One-Bowl Carrot Cake Muffins

Ingredients

  • 1 1/2 cups (180g) flour
  • 2 tsp baking powder
  • 1/2 tsp baking soda
  • 1/2 tsp salt
  • 1/2 tbsp cinnamon
  • 1/4 tsp ground nutmeg
  • 1/2 cup (120g) vegetable oil
  • 3/4 cup (150g) brown sugar
  • 2 eggs
  • 1/2 cup (120g) greek yogurt
  • 1/4 cup (50g) pineapple, mashed
  • 1 tsp vanilla
  • 1 cup (110g) finely grated carrots
  • 1/2 cup (50g) pecans or any nuts, chopped

Frosting

  • 1 cup (226g) cream cheese
  • 1/4 cup (50g) powdered sugar
  • 1 1/2 cups (360g) whipping cream

Crumble

  • 1/2 cup (60g) walnuts, chopped
  • 1/4 cup (50g) brown sugar
  • 2 tbsp (20g) desiccated coconut
  • 1/2 cup (60g) all-purpose flour
  • 1/4 tsp salt
  • 1/4 cup (60g) unsalted butter

Preparation

  1. Peel and shred carrots. Roughly chop pecans.

  2. Preheat oven to 350°F (175°C).

  3. In a large bowl, whisk together eggs, brown sugar, oil, yoghurt, vanilla extract and pineapple until combined.

  4. In another bowl, mix flour, baking powder, baking soda, salt, nutmeg and cinnamon.

  5. Combine half of the dry ingredients with the wet mixture. Add carrots, then remaining dry ingredients.
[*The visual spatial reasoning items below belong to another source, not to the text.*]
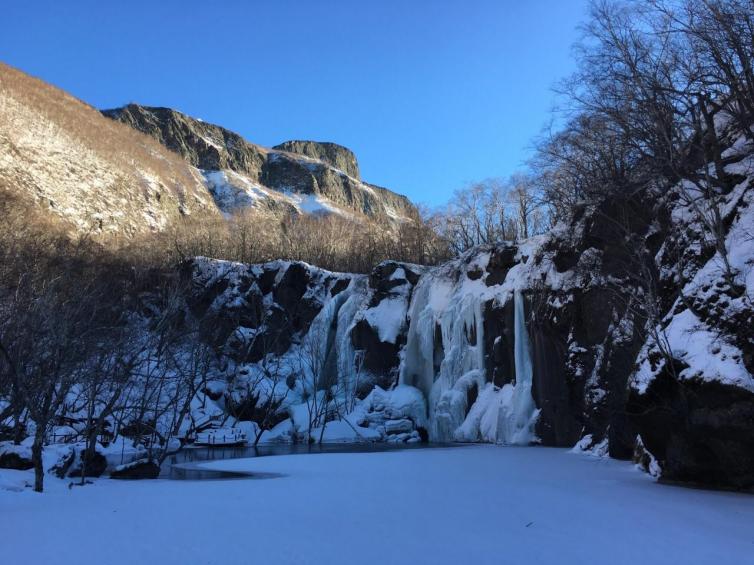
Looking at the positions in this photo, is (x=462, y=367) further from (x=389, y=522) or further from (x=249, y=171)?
(x=249, y=171)

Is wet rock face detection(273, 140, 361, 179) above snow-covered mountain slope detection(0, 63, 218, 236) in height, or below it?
above

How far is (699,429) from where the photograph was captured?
24.0 feet

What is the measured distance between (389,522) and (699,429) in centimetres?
464

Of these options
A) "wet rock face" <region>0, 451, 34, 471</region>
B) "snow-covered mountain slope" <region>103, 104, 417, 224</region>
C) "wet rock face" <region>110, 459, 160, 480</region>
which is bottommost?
"wet rock face" <region>110, 459, 160, 480</region>

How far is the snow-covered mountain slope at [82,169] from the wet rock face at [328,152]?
42.6 m

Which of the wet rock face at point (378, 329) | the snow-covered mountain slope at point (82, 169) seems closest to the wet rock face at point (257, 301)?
the wet rock face at point (378, 329)

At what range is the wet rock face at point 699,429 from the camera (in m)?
6.93

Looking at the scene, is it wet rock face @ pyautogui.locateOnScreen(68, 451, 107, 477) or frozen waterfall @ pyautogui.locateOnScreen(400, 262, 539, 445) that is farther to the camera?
frozen waterfall @ pyautogui.locateOnScreen(400, 262, 539, 445)

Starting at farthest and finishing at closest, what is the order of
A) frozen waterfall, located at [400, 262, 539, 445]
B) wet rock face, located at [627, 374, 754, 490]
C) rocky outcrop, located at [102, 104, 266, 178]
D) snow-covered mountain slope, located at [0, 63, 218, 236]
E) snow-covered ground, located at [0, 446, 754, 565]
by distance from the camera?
rocky outcrop, located at [102, 104, 266, 178]
snow-covered mountain slope, located at [0, 63, 218, 236]
frozen waterfall, located at [400, 262, 539, 445]
wet rock face, located at [627, 374, 754, 490]
snow-covered ground, located at [0, 446, 754, 565]

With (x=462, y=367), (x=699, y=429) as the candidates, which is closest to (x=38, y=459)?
(x=699, y=429)

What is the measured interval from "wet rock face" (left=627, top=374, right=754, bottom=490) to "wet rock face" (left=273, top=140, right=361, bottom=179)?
116729 millimetres

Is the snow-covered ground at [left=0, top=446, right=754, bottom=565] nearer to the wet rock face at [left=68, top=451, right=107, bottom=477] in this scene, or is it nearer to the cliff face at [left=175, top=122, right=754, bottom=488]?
the cliff face at [left=175, top=122, right=754, bottom=488]

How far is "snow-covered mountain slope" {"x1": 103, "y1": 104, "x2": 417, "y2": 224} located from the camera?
8669 centimetres


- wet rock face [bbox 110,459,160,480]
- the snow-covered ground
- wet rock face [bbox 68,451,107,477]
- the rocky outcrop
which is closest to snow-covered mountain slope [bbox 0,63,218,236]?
the rocky outcrop
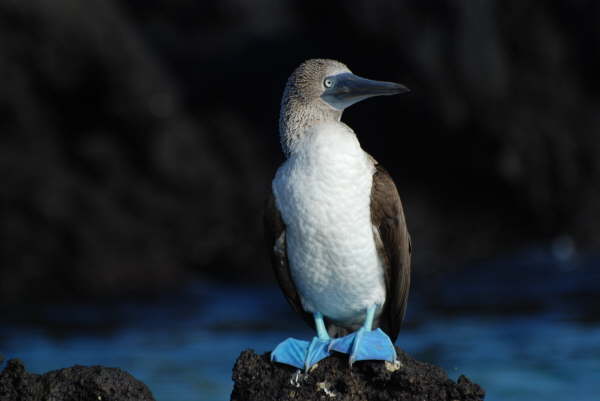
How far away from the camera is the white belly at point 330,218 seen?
3955 millimetres

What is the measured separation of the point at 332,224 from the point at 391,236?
391 mm

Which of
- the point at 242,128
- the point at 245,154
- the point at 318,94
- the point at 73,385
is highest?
the point at 242,128

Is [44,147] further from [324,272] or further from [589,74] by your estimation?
[324,272]

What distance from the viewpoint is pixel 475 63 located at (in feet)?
38.3

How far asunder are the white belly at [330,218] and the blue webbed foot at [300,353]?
0.29 meters

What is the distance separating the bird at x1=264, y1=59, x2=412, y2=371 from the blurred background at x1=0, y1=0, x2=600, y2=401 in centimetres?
578

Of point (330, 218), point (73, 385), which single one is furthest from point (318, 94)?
point (73, 385)

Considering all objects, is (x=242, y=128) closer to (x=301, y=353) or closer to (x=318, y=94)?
(x=318, y=94)

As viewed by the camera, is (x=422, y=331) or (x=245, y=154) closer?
(x=422, y=331)

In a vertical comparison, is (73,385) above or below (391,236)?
below

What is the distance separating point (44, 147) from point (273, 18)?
3.60 metres

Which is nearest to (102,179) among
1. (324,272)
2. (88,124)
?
(88,124)

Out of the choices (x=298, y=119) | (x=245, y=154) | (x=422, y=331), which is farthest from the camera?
(x=245, y=154)

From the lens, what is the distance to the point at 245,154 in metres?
13.0
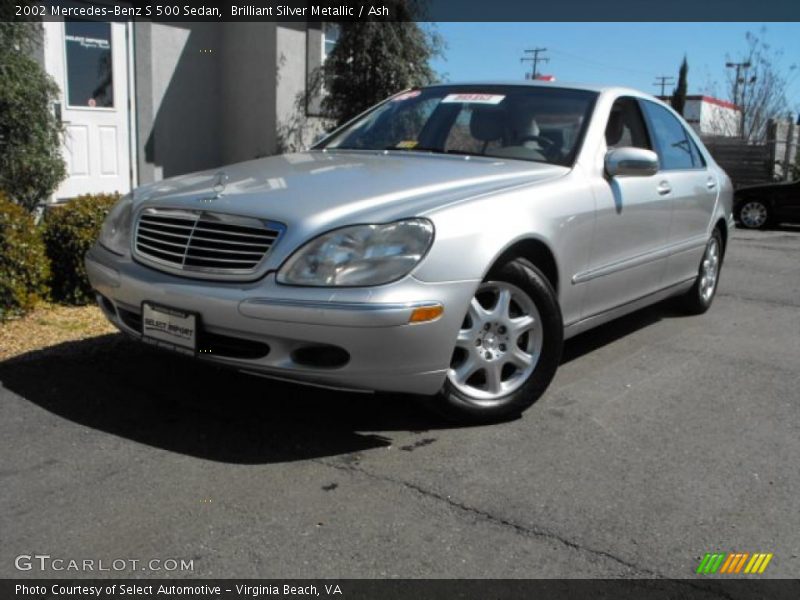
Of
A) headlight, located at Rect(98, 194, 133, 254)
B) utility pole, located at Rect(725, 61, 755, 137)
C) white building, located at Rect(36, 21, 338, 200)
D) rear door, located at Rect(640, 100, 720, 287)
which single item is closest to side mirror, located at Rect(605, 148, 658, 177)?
rear door, located at Rect(640, 100, 720, 287)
Stir until just combined. Fold in pecans.

  6. Fill cupcake liners 3/4 full. Bake for 18-20 minutes until a toothpick comes out clean. Cool completely.

  7. Reduce oven to 320°F (162°C). For walnut crumble, pulse walnuts, flour, brown sugar, desiccated coconut and salt in food processor.

  8. Add butter, pulse until sandy. Bake on a sheet until golden, stirring halfway. Cool.

  9. For frosting, beat cream cheese, powdered sugar, vanilla and salt until smooth. Add heavy cream, beat until stiff peaks.

  10. Frost cupcakes, create a flat surface in the middle. Coat sides with cooled crumble.

  11. Mix leftover frosting with orange food coloring, pipe carrot designs. Add parsley for stems.